▸ **Objectives**:
[1] In the article on workplace respect, list the three outcomes that the quoted passage says can follow when employees don't speak up.
[2] Pick up the article on workplace respect after its final line and write the paragraph that would come next.

▸ **Page extract**:

Respect in the workplace is an important topic and in this article we discuss ways to encourage employees to be respectful through open communication, thoughful actions and the consistent demonstration of respect from all levels of hierarchy within the organisation.
Let’s be honest, you can choose your friends, but you can’t choose your work colleagues. Unfortunate I know, but while the diversity of your working environment may bring you into close proximity with others that you don’t particularly like, that’s no excuse to treat them with contempt. The workplace is a professional environment. We must demonstrate respect towards our colleagues, for in the absence of respect comes turmoil…and turnover!
“Employees who have the confidence to voice their opinions can encourage positive change in the workplace and create a strong, high-performing team. If employees don’t speak up, this can cause major accidents, reduce team learning, and impair innovation,”
Professor Sharon Parker – Centre for Transformative Work Design based at Curtin University’s Future of Work Institute.

▸ **Record excerpts**:
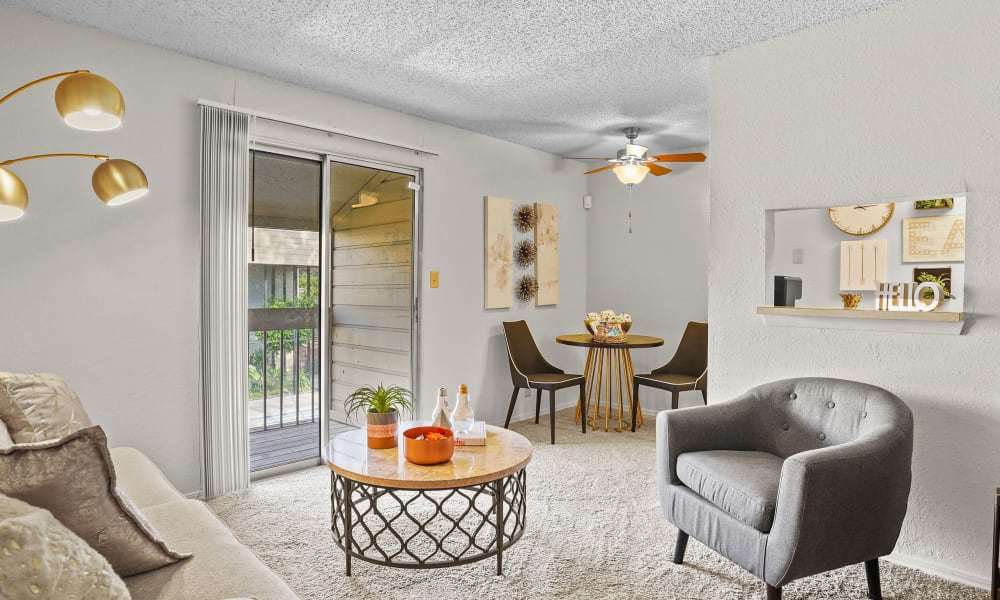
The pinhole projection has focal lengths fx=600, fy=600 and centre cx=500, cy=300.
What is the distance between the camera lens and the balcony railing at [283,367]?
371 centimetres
...
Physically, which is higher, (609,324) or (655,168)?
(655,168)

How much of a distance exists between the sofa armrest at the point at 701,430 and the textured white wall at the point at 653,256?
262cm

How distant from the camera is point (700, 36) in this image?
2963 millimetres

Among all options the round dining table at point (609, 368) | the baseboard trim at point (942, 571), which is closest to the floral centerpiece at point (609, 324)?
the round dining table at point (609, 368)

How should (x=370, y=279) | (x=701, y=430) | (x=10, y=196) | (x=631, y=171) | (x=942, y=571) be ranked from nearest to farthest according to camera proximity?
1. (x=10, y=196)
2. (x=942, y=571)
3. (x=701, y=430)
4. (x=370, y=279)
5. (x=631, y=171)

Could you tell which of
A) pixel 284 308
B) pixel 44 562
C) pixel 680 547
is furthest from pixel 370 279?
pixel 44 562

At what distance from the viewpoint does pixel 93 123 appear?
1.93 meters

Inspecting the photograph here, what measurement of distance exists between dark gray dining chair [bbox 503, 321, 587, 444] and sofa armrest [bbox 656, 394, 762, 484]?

▸ **Results of the exercise**:
[1]
- Major accidents
- Reduced team learning
- Impaired innovation

[2]
Respect in the workplace is the responsibility of everyone. It is a two-way street ensuring that employees respect the values and decisions of the business, and for employees to feel that their work and efforts are recognised and valued. This works well when you have the right people in the right job.
Think about it, generally when you commence a new position the pressure to prove your worth is prevalent. Sure you have a grace period, but then you must demonstrate your competence. If you fail to impress, you will not acquire the admiration, trust or the respect of your colleagues. They will be of the mindset that you are out of your depth and will soon be critical of every opinion you express and task you undertake. Needless to say, employers have a great deal of responsibility in getting their hiring decision right.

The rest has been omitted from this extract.